| What is required |
Count the lines in the entries below that contain the string "separation", treating case as significant. Reply with the number alone.

[Scene-based reasoning records]
§ §

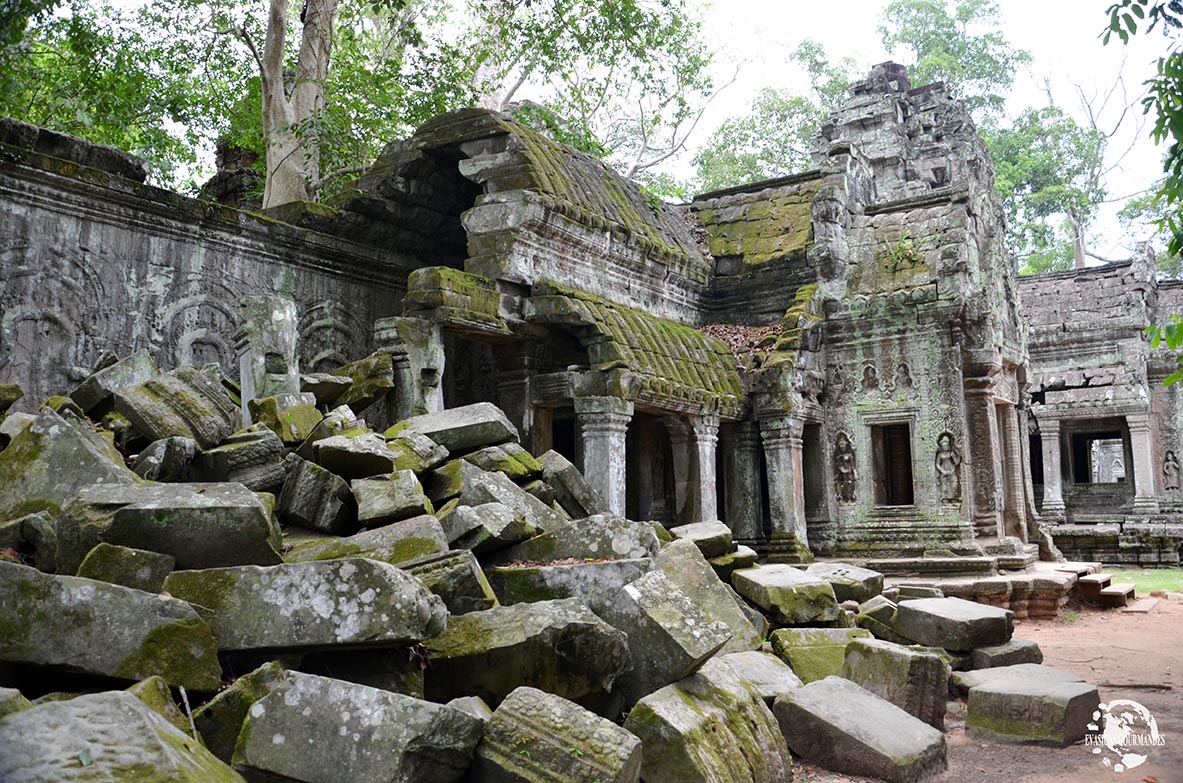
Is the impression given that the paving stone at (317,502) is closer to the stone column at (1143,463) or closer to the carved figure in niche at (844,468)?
the carved figure in niche at (844,468)

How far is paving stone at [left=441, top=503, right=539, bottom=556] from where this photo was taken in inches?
194

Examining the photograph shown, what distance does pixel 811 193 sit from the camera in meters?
13.4

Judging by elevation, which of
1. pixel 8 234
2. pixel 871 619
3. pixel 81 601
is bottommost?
pixel 871 619

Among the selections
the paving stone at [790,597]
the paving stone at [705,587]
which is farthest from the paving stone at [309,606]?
the paving stone at [790,597]

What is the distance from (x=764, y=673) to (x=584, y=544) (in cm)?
128

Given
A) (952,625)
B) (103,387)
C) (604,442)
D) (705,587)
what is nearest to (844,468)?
→ (604,442)

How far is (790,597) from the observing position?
6977 mm

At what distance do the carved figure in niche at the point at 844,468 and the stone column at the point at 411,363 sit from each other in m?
6.24

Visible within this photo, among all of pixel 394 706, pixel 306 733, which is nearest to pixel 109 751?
pixel 306 733

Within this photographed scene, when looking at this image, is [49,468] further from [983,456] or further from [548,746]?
[983,456]

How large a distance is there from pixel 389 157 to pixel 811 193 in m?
5.96

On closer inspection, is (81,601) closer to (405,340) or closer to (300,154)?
(405,340)

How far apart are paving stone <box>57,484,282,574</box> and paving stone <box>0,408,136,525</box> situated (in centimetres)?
38

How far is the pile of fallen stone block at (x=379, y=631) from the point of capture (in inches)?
125
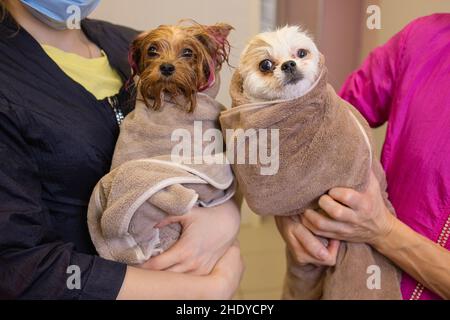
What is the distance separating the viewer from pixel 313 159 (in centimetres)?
72

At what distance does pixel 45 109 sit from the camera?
2.32ft

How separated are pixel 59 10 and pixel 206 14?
28 cm

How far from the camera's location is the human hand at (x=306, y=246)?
2.65ft

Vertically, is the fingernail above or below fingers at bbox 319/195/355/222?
below

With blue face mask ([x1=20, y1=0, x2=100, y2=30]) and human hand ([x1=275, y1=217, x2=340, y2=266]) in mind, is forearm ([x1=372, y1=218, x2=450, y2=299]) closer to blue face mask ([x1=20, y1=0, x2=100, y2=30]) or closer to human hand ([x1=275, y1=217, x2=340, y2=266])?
human hand ([x1=275, y1=217, x2=340, y2=266])

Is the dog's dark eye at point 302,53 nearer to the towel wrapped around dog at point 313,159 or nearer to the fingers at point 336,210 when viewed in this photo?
the towel wrapped around dog at point 313,159

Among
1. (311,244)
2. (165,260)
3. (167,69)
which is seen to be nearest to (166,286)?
(165,260)

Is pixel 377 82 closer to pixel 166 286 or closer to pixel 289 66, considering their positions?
pixel 289 66

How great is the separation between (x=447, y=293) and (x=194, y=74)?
0.61 meters

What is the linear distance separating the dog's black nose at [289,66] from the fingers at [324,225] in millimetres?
277

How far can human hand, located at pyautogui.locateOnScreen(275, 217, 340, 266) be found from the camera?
31.8 inches

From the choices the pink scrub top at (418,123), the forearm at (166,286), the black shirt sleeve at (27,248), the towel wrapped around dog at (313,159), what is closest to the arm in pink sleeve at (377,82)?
the pink scrub top at (418,123)

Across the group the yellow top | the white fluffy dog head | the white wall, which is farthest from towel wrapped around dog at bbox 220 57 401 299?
the yellow top

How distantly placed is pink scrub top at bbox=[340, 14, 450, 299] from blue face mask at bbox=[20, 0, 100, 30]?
0.62m
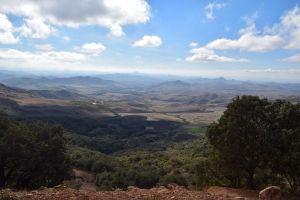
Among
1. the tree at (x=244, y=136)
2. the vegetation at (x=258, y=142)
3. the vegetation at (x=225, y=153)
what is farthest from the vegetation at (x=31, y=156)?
the tree at (x=244, y=136)

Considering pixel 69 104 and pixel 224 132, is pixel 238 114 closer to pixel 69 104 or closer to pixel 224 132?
pixel 224 132

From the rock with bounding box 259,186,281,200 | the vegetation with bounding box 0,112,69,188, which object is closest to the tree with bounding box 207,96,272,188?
the rock with bounding box 259,186,281,200

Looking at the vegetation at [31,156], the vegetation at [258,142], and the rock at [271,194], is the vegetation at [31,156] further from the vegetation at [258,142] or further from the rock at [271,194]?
the rock at [271,194]

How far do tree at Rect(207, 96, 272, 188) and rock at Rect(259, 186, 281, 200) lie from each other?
468 centimetres

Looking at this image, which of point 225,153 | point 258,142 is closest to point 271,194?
point 258,142

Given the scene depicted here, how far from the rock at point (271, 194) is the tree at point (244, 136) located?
15.3ft

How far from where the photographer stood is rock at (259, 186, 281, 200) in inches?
628

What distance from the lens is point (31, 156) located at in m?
26.0

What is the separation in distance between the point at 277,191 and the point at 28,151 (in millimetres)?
16680

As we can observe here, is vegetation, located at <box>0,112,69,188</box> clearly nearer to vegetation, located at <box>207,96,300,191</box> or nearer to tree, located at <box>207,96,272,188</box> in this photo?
vegetation, located at <box>207,96,300,191</box>

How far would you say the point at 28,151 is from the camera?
1008 inches

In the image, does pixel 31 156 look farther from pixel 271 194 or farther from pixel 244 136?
pixel 271 194

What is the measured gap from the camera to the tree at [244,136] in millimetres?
21062

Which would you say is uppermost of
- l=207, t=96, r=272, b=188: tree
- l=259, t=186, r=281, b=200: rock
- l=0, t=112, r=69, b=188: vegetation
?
l=207, t=96, r=272, b=188: tree
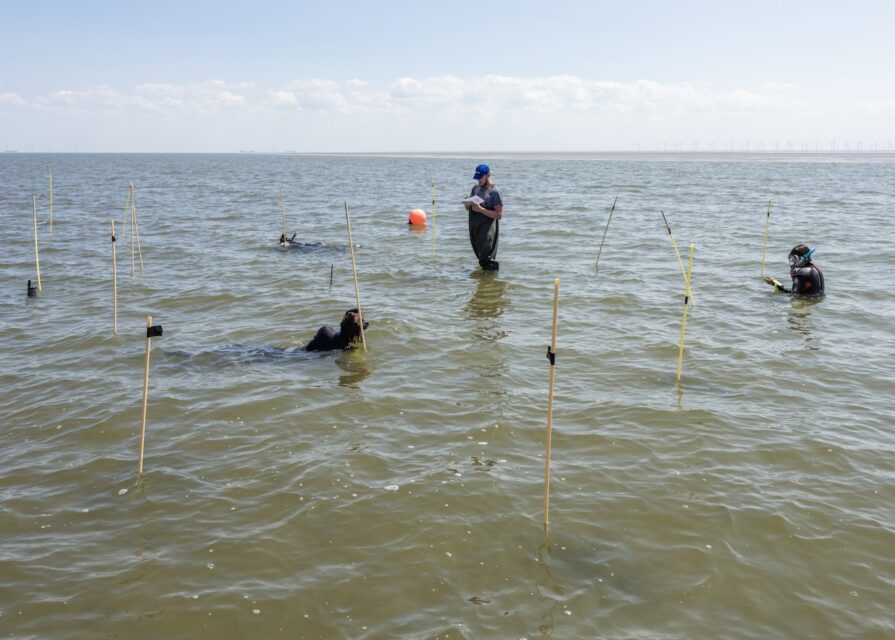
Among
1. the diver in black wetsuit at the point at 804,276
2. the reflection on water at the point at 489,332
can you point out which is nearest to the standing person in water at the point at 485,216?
the reflection on water at the point at 489,332

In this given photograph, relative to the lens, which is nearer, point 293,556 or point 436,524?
point 293,556

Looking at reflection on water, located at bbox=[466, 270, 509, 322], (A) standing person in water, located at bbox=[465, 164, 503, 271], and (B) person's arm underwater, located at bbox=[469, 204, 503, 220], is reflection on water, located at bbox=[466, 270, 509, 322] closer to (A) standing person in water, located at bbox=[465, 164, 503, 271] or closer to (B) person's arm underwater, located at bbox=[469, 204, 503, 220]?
(A) standing person in water, located at bbox=[465, 164, 503, 271]

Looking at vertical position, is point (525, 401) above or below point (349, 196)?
below

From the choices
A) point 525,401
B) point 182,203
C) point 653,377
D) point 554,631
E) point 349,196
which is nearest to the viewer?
point 554,631

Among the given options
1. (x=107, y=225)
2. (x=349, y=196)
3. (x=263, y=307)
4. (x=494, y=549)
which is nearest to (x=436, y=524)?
(x=494, y=549)

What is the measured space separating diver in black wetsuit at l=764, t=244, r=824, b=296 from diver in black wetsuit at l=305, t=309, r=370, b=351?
9.34m

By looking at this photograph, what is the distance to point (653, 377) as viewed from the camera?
33.7ft

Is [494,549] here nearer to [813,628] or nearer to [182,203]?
[813,628]

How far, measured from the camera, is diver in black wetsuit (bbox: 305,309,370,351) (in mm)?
11430

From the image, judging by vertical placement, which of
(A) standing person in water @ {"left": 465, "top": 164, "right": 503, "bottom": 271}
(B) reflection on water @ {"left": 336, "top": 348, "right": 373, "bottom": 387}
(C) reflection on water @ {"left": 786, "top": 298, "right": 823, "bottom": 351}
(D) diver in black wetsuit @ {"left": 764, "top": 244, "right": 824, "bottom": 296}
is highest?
(A) standing person in water @ {"left": 465, "top": 164, "right": 503, "bottom": 271}

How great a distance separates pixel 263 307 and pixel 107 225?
17402 mm

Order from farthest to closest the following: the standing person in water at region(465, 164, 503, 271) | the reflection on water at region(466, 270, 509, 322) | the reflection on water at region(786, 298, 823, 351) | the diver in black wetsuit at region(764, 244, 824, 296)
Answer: the standing person in water at region(465, 164, 503, 271), the diver in black wetsuit at region(764, 244, 824, 296), the reflection on water at region(466, 270, 509, 322), the reflection on water at region(786, 298, 823, 351)

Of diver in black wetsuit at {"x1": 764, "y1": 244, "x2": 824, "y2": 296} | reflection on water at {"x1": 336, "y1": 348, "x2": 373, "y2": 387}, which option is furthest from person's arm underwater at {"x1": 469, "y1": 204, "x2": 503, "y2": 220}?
diver in black wetsuit at {"x1": 764, "y1": 244, "x2": 824, "y2": 296}

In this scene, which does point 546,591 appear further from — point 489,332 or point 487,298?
point 487,298
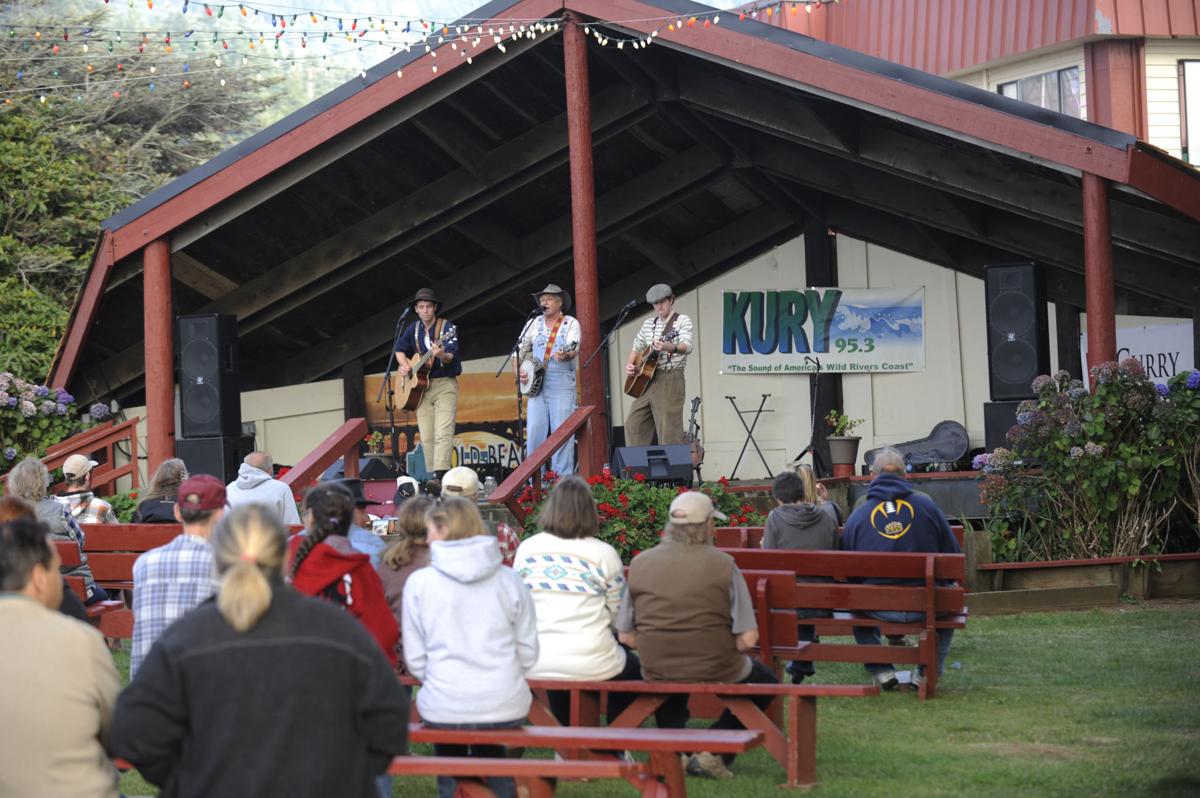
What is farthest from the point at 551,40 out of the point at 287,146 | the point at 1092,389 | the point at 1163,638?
the point at 1163,638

§ §

| Output for this task |
2